### PAGE EXTRACT:
# # # # # # #

Review: The Marriage of Opposites

Posted 29 July, 2015 by Lianne in Books / 2 Comments

The Marriage of Opposites
By: Alice Hoffman
Format/Source: Advanced Reading Copy courtesy of Simon & Schuster Canada

From the New York Times bestselling author of The Dovekeepers and The Museum of Extraordinary Things: a forbidden love story set on the tropical island of St. Thomas about the extraordinary woman who gave birth to painter Camille Pissarro—the Father of Impressionism.

Growing up on idyllic St. Thomas in the early 1800s, Rachel dreams of life in faraway Paris. Rachel’s mother, a pillar of their small refugee community of Jews who escaped the Inquisition, has never forgiven her daughter for being a difficult girl who refuses to live by the rules. Growing up, Rachel’s salvation is their maid Adelle’s belief in her strengths, and her deep, life-long friendship with Jestine, Adelle’s daughter. But Rachel’s life is not her own. She is married off to a widower with three children to save her father’s business. When her husband dies suddenly and his handsome, much younger nephew, Frédérick, arrives from France to settle the estate, Rachel seizes her own life story, beginning a defiant, passionate love affair that sparks a scandal that affects all of her family, including her favorite son, who will become one of the greatest artists of France.

Building on the triumphs of The Dovekeepers and The Museum of Extraordinary Things, set in a world of almost unimaginable beauty, The Marriage of Opposites showcases the beloved, bestselling Alice Hoffman at the height of her considerable powers. Once forgotten to history, the marriage of Rachel and Frédérick is a story that is as unforgettable as it is remarkable.

# # # # # # #

### AVAILABLE DATA:
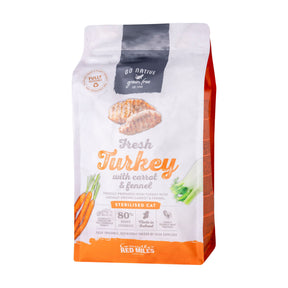 Go Native Turkey with Carrot & Fennel Sterilised Cat Food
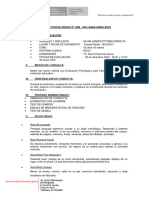 Informe Psicológico Dylam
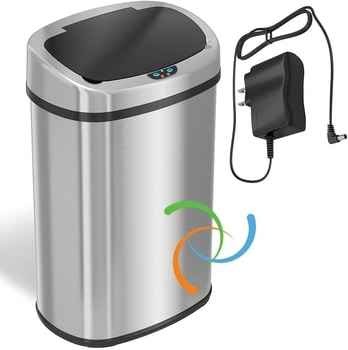 The automatic kitchen trash can is small in size, Well Equipped, with recycling capabilities, and suitable for your kitchen cabinet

# # # # # # #

### WHAT TO DO:
According to the book review, why is Rachel married off to a widower with three children? The material isn't needed for what follows.

### OUTPUT BELOW:
She is married off to save her father's business.